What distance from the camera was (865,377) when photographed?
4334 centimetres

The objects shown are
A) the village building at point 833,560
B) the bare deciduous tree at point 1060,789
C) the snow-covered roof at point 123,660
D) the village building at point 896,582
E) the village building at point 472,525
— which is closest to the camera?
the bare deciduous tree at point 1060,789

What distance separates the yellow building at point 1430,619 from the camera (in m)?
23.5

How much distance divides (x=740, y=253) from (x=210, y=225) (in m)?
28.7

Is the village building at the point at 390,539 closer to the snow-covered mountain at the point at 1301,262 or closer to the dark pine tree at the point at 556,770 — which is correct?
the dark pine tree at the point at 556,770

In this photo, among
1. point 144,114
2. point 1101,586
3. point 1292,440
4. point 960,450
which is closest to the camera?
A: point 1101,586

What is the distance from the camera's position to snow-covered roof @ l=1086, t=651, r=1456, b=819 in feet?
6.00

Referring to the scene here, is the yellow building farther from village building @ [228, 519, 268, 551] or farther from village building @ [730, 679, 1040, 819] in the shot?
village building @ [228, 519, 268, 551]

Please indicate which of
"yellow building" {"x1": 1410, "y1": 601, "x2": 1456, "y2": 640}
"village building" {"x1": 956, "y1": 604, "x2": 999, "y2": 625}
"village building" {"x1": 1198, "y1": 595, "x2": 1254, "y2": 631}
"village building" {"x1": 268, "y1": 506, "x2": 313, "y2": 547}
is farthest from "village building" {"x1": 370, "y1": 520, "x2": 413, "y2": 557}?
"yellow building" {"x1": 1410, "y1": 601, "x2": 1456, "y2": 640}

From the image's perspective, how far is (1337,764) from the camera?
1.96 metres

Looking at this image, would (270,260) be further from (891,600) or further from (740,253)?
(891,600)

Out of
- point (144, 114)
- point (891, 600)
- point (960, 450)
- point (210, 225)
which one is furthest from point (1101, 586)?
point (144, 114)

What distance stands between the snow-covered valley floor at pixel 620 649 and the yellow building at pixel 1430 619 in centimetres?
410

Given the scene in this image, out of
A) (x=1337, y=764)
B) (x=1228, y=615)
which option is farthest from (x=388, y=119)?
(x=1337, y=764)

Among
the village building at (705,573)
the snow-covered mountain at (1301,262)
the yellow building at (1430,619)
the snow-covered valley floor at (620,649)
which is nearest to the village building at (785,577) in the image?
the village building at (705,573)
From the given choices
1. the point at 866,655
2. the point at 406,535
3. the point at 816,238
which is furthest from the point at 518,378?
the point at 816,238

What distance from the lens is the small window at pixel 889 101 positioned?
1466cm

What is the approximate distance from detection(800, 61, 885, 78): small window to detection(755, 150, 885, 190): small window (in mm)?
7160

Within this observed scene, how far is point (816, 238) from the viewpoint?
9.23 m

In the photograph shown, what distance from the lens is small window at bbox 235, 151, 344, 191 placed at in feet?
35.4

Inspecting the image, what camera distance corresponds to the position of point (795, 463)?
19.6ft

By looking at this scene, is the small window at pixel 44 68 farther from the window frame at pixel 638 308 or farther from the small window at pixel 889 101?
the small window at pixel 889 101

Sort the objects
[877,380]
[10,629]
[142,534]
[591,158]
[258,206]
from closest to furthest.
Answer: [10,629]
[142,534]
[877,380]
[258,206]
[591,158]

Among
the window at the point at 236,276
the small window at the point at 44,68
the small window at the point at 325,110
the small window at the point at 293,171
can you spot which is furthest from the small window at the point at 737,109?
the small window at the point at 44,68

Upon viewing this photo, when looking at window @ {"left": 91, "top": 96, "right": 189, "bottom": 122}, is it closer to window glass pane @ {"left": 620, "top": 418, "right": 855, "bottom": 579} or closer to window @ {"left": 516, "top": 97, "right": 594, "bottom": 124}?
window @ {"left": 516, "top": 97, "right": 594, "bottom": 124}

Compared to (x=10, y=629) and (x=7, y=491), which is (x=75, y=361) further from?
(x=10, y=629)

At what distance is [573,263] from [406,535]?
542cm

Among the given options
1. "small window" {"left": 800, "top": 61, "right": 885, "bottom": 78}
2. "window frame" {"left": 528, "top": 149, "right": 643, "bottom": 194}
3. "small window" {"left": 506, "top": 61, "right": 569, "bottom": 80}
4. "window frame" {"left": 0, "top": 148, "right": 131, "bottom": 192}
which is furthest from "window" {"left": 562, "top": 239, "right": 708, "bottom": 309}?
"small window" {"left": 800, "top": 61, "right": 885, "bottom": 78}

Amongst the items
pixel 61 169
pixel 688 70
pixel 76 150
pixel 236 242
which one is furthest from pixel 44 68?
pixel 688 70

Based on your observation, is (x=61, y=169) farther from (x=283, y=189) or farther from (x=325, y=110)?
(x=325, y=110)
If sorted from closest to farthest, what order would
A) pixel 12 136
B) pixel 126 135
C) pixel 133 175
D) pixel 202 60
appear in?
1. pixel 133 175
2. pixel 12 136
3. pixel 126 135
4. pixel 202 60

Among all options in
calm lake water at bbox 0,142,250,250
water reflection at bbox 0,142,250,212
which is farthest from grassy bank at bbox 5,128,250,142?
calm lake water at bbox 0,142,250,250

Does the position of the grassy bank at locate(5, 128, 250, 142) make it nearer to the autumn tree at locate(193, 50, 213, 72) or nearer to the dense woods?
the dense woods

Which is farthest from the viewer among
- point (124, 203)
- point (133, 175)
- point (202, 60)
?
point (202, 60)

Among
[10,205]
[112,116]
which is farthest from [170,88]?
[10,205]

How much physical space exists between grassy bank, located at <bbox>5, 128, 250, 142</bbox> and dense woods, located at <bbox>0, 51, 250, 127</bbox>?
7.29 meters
******************************
● Task goal
Edit the listing above so that every "snow-covered roof" becomes "snowy rooftop", and leave all other text unchanged.

● Result of this task
What distance from the camera was (865,377) when photographed?
4334 centimetres

The objects shown are
A) the village building at point 833,560
B) the bare deciduous tree at point 1060,789
C) the snowy rooftop at point 123,660
D) the village building at point 896,582
E) the village building at point 472,525
— which is closest to the camera?
the bare deciduous tree at point 1060,789

What distance separates the yellow building at point 1430,619 from the camera (in m)?
23.5

How much distance divides (x=740, y=253) from (x=210, y=225) (in m)?
28.7

Is the village building at the point at 390,539 closer to the snow-covered mountain at the point at 1301,262 or closer to the dark pine tree at the point at 556,770 — which is correct?
the dark pine tree at the point at 556,770

In this photo, among
1. point 144,114
2. point 1101,586
3. point 1292,440
4. point 960,450
which is closest to the camera?
A: point 1101,586

What is the distance from the camera's position to snowy rooftop @ l=1086, t=651, r=1456, b=819 in feet?
6.00

Referring to the scene here, is the yellow building farther from village building @ [228, 519, 268, 551] or farther from village building @ [730, 679, 1040, 819] in the shot?
village building @ [228, 519, 268, 551]

Please indicate which of
"yellow building" {"x1": 1410, "y1": 601, "x2": 1456, "y2": 640}
"village building" {"x1": 956, "y1": 604, "x2": 999, "y2": 625}
"village building" {"x1": 1198, "y1": 595, "x2": 1254, "y2": 631}
"village building" {"x1": 268, "y1": 506, "x2": 313, "y2": 547}
is farthest from "village building" {"x1": 370, "y1": 520, "x2": 413, "y2": 557}?
"yellow building" {"x1": 1410, "y1": 601, "x2": 1456, "y2": 640}

From the image's perspective, how far is (1337,764) from the camera?
1.96 metres

Looking at this image, would (270,260) be further from (891,600) or further from (740,253)?
(891,600)

Out of
- point (144, 114)
- point (891, 600)
- point (960, 450)
- point (210, 225)
which one is furthest from point (1101, 586)?
point (144, 114)

What distance stands between the snow-covered valley floor at pixel 620 649 and the yellow building at pixel 1430 619 in centimetres?
410

Given the scene in this image, out of
A) (x=1337, y=764)
B) (x=1228, y=615)
which option is farthest from (x=388, y=119)?
(x=1337, y=764)

Among
the village building at (705,573)
the snow-covered mountain at (1301,262)
the yellow building at (1430,619)
the snow-covered valley floor at (620,649)
which is nearest to the village building at (785,577) in the image?
the village building at (705,573)
From the given choices
1. the point at 866,655
2. the point at 406,535
3. the point at 816,238
which is furthest from the point at 518,378?
the point at 816,238

What distance from the lens is the small window at pixel 889 101 positioned?
1466cm

What is the approximate distance from detection(800, 61, 885, 78): small window to detection(755, 150, 885, 190): small window (in mm)?
7160

Within this observed scene, how far is point (816, 238) from the viewpoint?
9.23 m

In the photograph shown, what distance from the lens is small window at bbox 235, 151, 344, 191 placed at in feet?
35.4

Inspecting the image, what camera distance corresponds to the position of point (795, 463)?
19.6ft

By looking at this scene, is the small window at pixel 44 68 farther from the window frame at pixel 638 308 or farther from the small window at pixel 889 101?
the small window at pixel 889 101

Sort the objects
[877,380]
[10,629]
[142,534]
[591,158]
[258,206]
from closest to furthest.
Answer: [10,629]
[142,534]
[877,380]
[258,206]
[591,158]

Among
the window at the point at 236,276
the small window at the point at 44,68
the small window at the point at 325,110
the small window at the point at 293,171
can you spot which is furthest from the small window at the point at 737,109?
the small window at the point at 44,68

Upon viewing this photo, when looking at window @ {"left": 91, "top": 96, "right": 189, "bottom": 122}, is it closer to window glass pane @ {"left": 620, "top": 418, "right": 855, "bottom": 579} or closer to window @ {"left": 516, "top": 97, "right": 594, "bottom": 124}?
window @ {"left": 516, "top": 97, "right": 594, "bottom": 124}

Compared to (x=10, y=629) and (x=7, y=491), which is (x=75, y=361) further from?
(x=10, y=629)

At what distance is [573,263] from [406,535]?
542cm

Among the given options
1. "small window" {"left": 800, "top": 61, "right": 885, "bottom": 78}
2. "window frame" {"left": 528, "top": 149, "right": 643, "bottom": 194}
3. "small window" {"left": 506, "top": 61, "right": 569, "bottom": 80}
4. "window frame" {"left": 0, "top": 148, "right": 131, "bottom": 192}
which is furthest from "window" {"left": 562, "top": 239, "right": 708, "bottom": 309}?
"small window" {"left": 800, "top": 61, "right": 885, "bottom": 78}

Amongst the items
pixel 61 169
pixel 688 70
pixel 76 150
pixel 236 242
which one is furthest from pixel 44 68?
pixel 688 70

Based on your observation, is (x=61, y=169) farther from (x=283, y=189) or farther from (x=325, y=110)?
(x=325, y=110)
If sorted from closest to farthest, what order would
A) pixel 12 136
B) pixel 126 135
C) pixel 133 175
D) pixel 202 60
appear in?
1. pixel 133 175
2. pixel 12 136
3. pixel 126 135
4. pixel 202 60

Among all options in
calm lake water at bbox 0,142,250,250
water reflection at bbox 0,142,250,212
which is farthest from grassy bank at bbox 5,128,250,142?
calm lake water at bbox 0,142,250,250

Does the position of the grassy bank at locate(5, 128, 250, 142) make it nearer to the autumn tree at locate(193, 50, 213, 72) or nearer to the dense woods?
the dense woods

Which is farthest from the viewer among
- point (124, 203)
- point (133, 175)
- point (202, 60)
?
point (202, 60)

Among
[10,205]
[112,116]
which is farthest from [170,88]?
[10,205]

How much physical space exists between grassy bank, located at <bbox>5, 128, 250, 142</bbox> and dense woods, located at <bbox>0, 51, 250, 127</bbox>?
7.29 meters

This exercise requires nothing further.